43 states allow open carry in public, and the only state besides Kansas which does not yet generally preempt localities from banning open carry is neighboring Missouri.

Though most Kansas localities do not regulate open carry at all, a few have enacted bans on open carry that would reach even “unloaded” open carry. General Schmidt’s confirmation that localities cannot regulate unloaded open lends urgency to the need for these localities to identify and repeal such unlawful ordinances.

“What needs to happen now,” says John Pierce, co-founder of OpenCarry.org, “is for localities to review their ordinances, regulations, and policies for compliance with Kansas law and ensure that any local open carry restrictions apply only to “loaded” open carry.”

But Pierce goes further and urges Kansas localities to “just repeal all open carry bans on the books because the police cannot constitutionally seize open carriers and inspect firearms unless they first have ‘reasonable suspicion’ that the gun is loaded or some other crime being committed.” Detaining open carriers to check them out “is a good way for cities and counties to get sued and taxpayers to pay judgments,” adds Pierce.(3)

Unfortunately General Schmidt’s opinion raises more questions than it answers as to whether localities may ban concealed handgun permit holders from carrying loaded guns openly. Opines Schmidt without any explanation:

“A city or county may regulate the manner of openly carrying a loaded firearm on the person of a concealed carry permit holder. . . . [But a] city or county may not regulate the manner of openly carrying a loaded firearm in the immediate control of a holder of a concealed carry permit when such holder is on public property.” (bolded emphasis added).

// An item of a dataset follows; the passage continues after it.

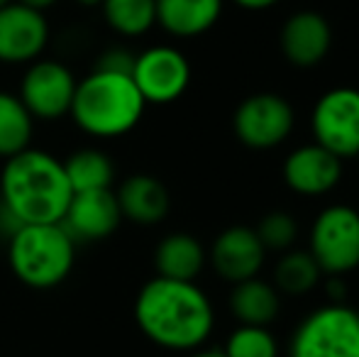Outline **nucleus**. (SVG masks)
Segmentation results:
<instances>
[{"mask_svg":"<svg viewBox=\"0 0 359 357\" xmlns=\"http://www.w3.org/2000/svg\"><path fill=\"white\" fill-rule=\"evenodd\" d=\"M135 321L147 340L171 353L203 348L215 330V309L196 281L154 276L135 299Z\"/></svg>","mask_w":359,"mask_h":357,"instance_id":"obj_1","label":"nucleus"},{"mask_svg":"<svg viewBox=\"0 0 359 357\" xmlns=\"http://www.w3.org/2000/svg\"><path fill=\"white\" fill-rule=\"evenodd\" d=\"M74 191L64 162L47 149L27 147L5 159L0 172V203L18 225L62 223Z\"/></svg>","mask_w":359,"mask_h":357,"instance_id":"obj_2","label":"nucleus"},{"mask_svg":"<svg viewBox=\"0 0 359 357\" xmlns=\"http://www.w3.org/2000/svg\"><path fill=\"white\" fill-rule=\"evenodd\" d=\"M144 108L147 103L130 74L93 69L76 83L69 118L90 137L115 140L137 128Z\"/></svg>","mask_w":359,"mask_h":357,"instance_id":"obj_3","label":"nucleus"},{"mask_svg":"<svg viewBox=\"0 0 359 357\" xmlns=\"http://www.w3.org/2000/svg\"><path fill=\"white\" fill-rule=\"evenodd\" d=\"M76 240L62 223L18 225L10 233L8 264L29 289H54L72 274Z\"/></svg>","mask_w":359,"mask_h":357,"instance_id":"obj_4","label":"nucleus"},{"mask_svg":"<svg viewBox=\"0 0 359 357\" xmlns=\"http://www.w3.org/2000/svg\"><path fill=\"white\" fill-rule=\"evenodd\" d=\"M288 357H359V311L347 304L313 309L291 333Z\"/></svg>","mask_w":359,"mask_h":357,"instance_id":"obj_5","label":"nucleus"},{"mask_svg":"<svg viewBox=\"0 0 359 357\" xmlns=\"http://www.w3.org/2000/svg\"><path fill=\"white\" fill-rule=\"evenodd\" d=\"M308 252L327 276L355 271L359 267V210L345 203L323 208L311 225Z\"/></svg>","mask_w":359,"mask_h":357,"instance_id":"obj_6","label":"nucleus"},{"mask_svg":"<svg viewBox=\"0 0 359 357\" xmlns=\"http://www.w3.org/2000/svg\"><path fill=\"white\" fill-rule=\"evenodd\" d=\"M316 144L325 147L337 159L359 154V88H330L318 98L311 115Z\"/></svg>","mask_w":359,"mask_h":357,"instance_id":"obj_7","label":"nucleus"},{"mask_svg":"<svg viewBox=\"0 0 359 357\" xmlns=\"http://www.w3.org/2000/svg\"><path fill=\"white\" fill-rule=\"evenodd\" d=\"M76 83L79 79L67 64L57 59H37L25 69L18 98L22 100V105L34 120L52 123V120L69 115Z\"/></svg>","mask_w":359,"mask_h":357,"instance_id":"obj_8","label":"nucleus"},{"mask_svg":"<svg viewBox=\"0 0 359 357\" xmlns=\"http://www.w3.org/2000/svg\"><path fill=\"white\" fill-rule=\"evenodd\" d=\"M130 76L144 103L166 105L186 93L191 83V64L181 49L171 44H154L135 54Z\"/></svg>","mask_w":359,"mask_h":357,"instance_id":"obj_9","label":"nucleus"},{"mask_svg":"<svg viewBox=\"0 0 359 357\" xmlns=\"http://www.w3.org/2000/svg\"><path fill=\"white\" fill-rule=\"evenodd\" d=\"M296 125L291 103L279 93H255L235 110L232 128L250 149H271L286 142Z\"/></svg>","mask_w":359,"mask_h":357,"instance_id":"obj_10","label":"nucleus"},{"mask_svg":"<svg viewBox=\"0 0 359 357\" xmlns=\"http://www.w3.org/2000/svg\"><path fill=\"white\" fill-rule=\"evenodd\" d=\"M49 22L44 13L20 3L0 8V64H32L42 59L49 44Z\"/></svg>","mask_w":359,"mask_h":357,"instance_id":"obj_11","label":"nucleus"},{"mask_svg":"<svg viewBox=\"0 0 359 357\" xmlns=\"http://www.w3.org/2000/svg\"><path fill=\"white\" fill-rule=\"evenodd\" d=\"M208 257L210 267L215 269V274L222 281L240 284V281L259 276L266 260V250L257 238L255 228L232 225L215 238Z\"/></svg>","mask_w":359,"mask_h":357,"instance_id":"obj_12","label":"nucleus"},{"mask_svg":"<svg viewBox=\"0 0 359 357\" xmlns=\"http://www.w3.org/2000/svg\"><path fill=\"white\" fill-rule=\"evenodd\" d=\"M123 223L118 198L113 189L81 191L74 194L67 206L62 225L76 243H95L115 233Z\"/></svg>","mask_w":359,"mask_h":357,"instance_id":"obj_13","label":"nucleus"},{"mask_svg":"<svg viewBox=\"0 0 359 357\" xmlns=\"http://www.w3.org/2000/svg\"><path fill=\"white\" fill-rule=\"evenodd\" d=\"M342 159H337L325 147L311 142L296 147L284 162V181L286 186L298 196L316 198L340 184Z\"/></svg>","mask_w":359,"mask_h":357,"instance_id":"obj_14","label":"nucleus"},{"mask_svg":"<svg viewBox=\"0 0 359 357\" xmlns=\"http://www.w3.org/2000/svg\"><path fill=\"white\" fill-rule=\"evenodd\" d=\"M281 52L293 67H316L327 57L332 44V29L325 15L316 10H298L281 27Z\"/></svg>","mask_w":359,"mask_h":357,"instance_id":"obj_15","label":"nucleus"},{"mask_svg":"<svg viewBox=\"0 0 359 357\" xmlns=\"http://www.w3.org/2000/svg\"><path fill=\"white\" fill-rule=\"evenodd\" d=\"M120 213L123 218L133 220L137 225H154L161 223L169 213V191L159 179L149 174H133L120 184L115 191Z\"/></svg>","mask_w":359,"mask_h":357,"instance_id":"obj_16","label":"nucleus"},{"mask_svg":"<svg viewBox=\"0 0 359 357\" xmlns=\"http://www.w3.org/2000/svg\"><path fill=\"white\" fill-rule=\"evenodd\" d=\"M156 25L171 37L191 39L220 20L222 0H154Z\"/></svg>","mask_w":359,"mask_h":357,"instance_id":"obj_17","label":"nucleus"},{"mask_svg":"<svg viewBox=\"0 0 359 357\" xmlns=\"http://www.w3.org/2000/svg\"><path fill=\"white\" fill-rule=\"evenodd\" d=\"M205 262H208L205 248L189 233L166 235L154 250L156 276H164V279L196 281Z\"/></svg>","mask_w":359,"mask_h":357,"instance_id":"obj_18","label":"nucleus"},{"mask_svg":"<svg viewBox=\"0 0 359 357\" xmlns=\"http://www.w3.org/2000/svg\"><path fill=\"white\" fill-rule=\"evenodd\" d=\"M230 314L240 325H266L274 323L281 311V296L274 284L259 279H247L232 284L230 291Z\"/></svg>","mask_w":359,"mask_h":357,"instance_id":"obj_19","label":"nucleus"},{"mask_svg":"<svg viewBox=\"0 0 359 357\" xmlns=\"http://www.w3.org/2000/svg\"><path fill=\"white\" fill-rule=\"evenodd\" d=\"M64 172L74 194L113 189L115 167L108 154L98 147H81L72 152L64 159Z\"/></svg>","mask_w":359,"mask_h":357,"instance_id":"obj_20","label":"nucleus"},{"mask_svg":"<svg viewBox=\"0 0 359 357\" xmlns=\"http://www.w3.org/2000/svg\"><path fill=\"white\" fill-rule=\"evenodd\" d=\"M34 118L27 113L18 93L0 90V159H10L29 147Z\"/></svg>","mask_w":359,"mask_h":357,"instance_id":"obj_21","label":"nucleus"},{"mask_svg":"<svg viewBox=\"0 0 359 357\" xmlns=\"http://www.w3.org/2000/svg\"><path fill=\"white\" fill-rule=\"evenodd\" d=\"M323 271L308 250H288L274 267V286L279 294L306 296L320 284Z\"/></svg>","mask_w":359,"mask_h":357,"instance_id":"obj_22","label":"nucleus"},{"mask_svg":"<svg viewBox=\"0 0 359 357\" xmlns=\"http://www.w3.org/2000/svg\"><path fill=\"white\" fill-rule=\"evenodd\" d=\"M100 8L108 27L123 37H140L156 25L154 0H100Z\"/></svg>","mask_w":359,"mask_h":357,"instance_id":"obj_23","label":"nucleus"},{"mask_svg":"<svg viewBox=\"0 0 359 357\" xmlns=\"http://www.w3.org/2000/svg\"><path fill=\"white\" fill-rule=\"evenodd\" d=\"M225 357H279L276 335L266 325H237L225 340Z\"/></svg>","mask_w":359,"mask_h":357,"instance_id":"obj_24","label":"nucleus"},{"mask_svg":"<svg viewBox=\"0 0 359 357\" xmlns=\"http://www.w3.org/2000/svg\"><path fill=\"white\" fill-rule=\"evenodd\" d=\"M259 243L264 245L266 252H288L298 238V223L293 220L291 213L286 210H274V213L264 215L259 225L255 228Z\"/></svg>","mask_w":359,"mask_h":357,"instance_id":"obj_25","label":"nucleus"},{"mask_svg":"<svg viewBox=\"0 0 359 357\" xmlns=\"http://www.w3.org/2000/svg\"><path fill=\"white\" fill-rule=\"evenodd\" d=\"M135 54L128 52L125 47H113L103 52L95 62V69L100 72H113V74H133Z\"/></svg>","mask_w":359,"mask_h":357,"instance_id":"obj_26","label":"nucleus"},{"mask_svg":"<svg viewBox=\"0 0 359 357\" xmlns=\"http://www.w3.org/2000/svg\"><path fill=\"white\" fill-rule=\"evenodd\" d=\"M235 5H240V8L245 10H266V8H274L276 3H281V0H232Z\"/></svg>","mask_w":359,"mask_h":357,"instance_id":"obj_27","label":"nucleus"},{"mask_svg":"<svg viewBox=\"0 0 359 357\" xmlns=\"http://www.w3.org/2000/svg\"><path fill=\"white\" fill-rule=\"evenodd\" d=\"M15 3H20V5H27V8H34V10H39V13H44L47 8H52L57 0H15Z\"/></svg>","mask_w":359,"mask_h":357,"instance_id":"obj_28","label":"nucleus"},{"mask_svg":"<svg viewBox=\"0 0 359 357\" xmlns=\"http://www.w3.org/2000/svg\"><path fill=\"white\" fill-rule=\"evenodd\" d=\"M186 357H225V353H222V350H215V348H198Z\"/></svg>","mask_w":359,"mask_h":357,"instance_id":"obj_29","label":"nucleus"},{"mask_svg":"<svg viewBox=\"0 0 359 357\" xmlns=\"http://www.w3.org/2000/svg\"><path fill=\"white\" fill-rule=\"evenodd\" d=\"M79 3H83V5H95V3H100V0H79Z\"/></svg>","mask_w":359,"mask_h":357,"instance_id":"obj_30","label":"nucleus"},{"mask_svg":"<svg viewBox=\"0 0 359 357\" xmlns=\"http://www.w3.org/2000/svg\"><path fill=\"white\" fill-rule=\"evenodd\" d=\"M8 3H13V0H0V8H3V5H8Z\"/></svg>","mask_w":359,"mask_h":357,"instance_id":"obj_31","label":"nucleus"},{"mask_svg":"<svg viewBox=\"0 0 359 357\" xmlns=\"http://www.w3.org/2000/svg\"><path fill=\"white\" fill-rule=\"evenodd\" d=\"M355 159H357V162H359V154H357V157H355Z\"/></svg>","mask_w":359,"mask_h":357,"instance_id":"obj_32","label":"nucleus"}]
</instances>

Without the aid of any court opinion yet construing these two apparently conflicting rules of law, it’s not completely clear what they mean. However, the term “on the person” would appear to either be a subset of, or synonymous with, the term “in the immediate control.” Either way, construed in this manner, the second rule of law provides a safe harbor from the regulation allowed by the first rule whenever the permit “holder is on public property” (presumably meaning property open to the public).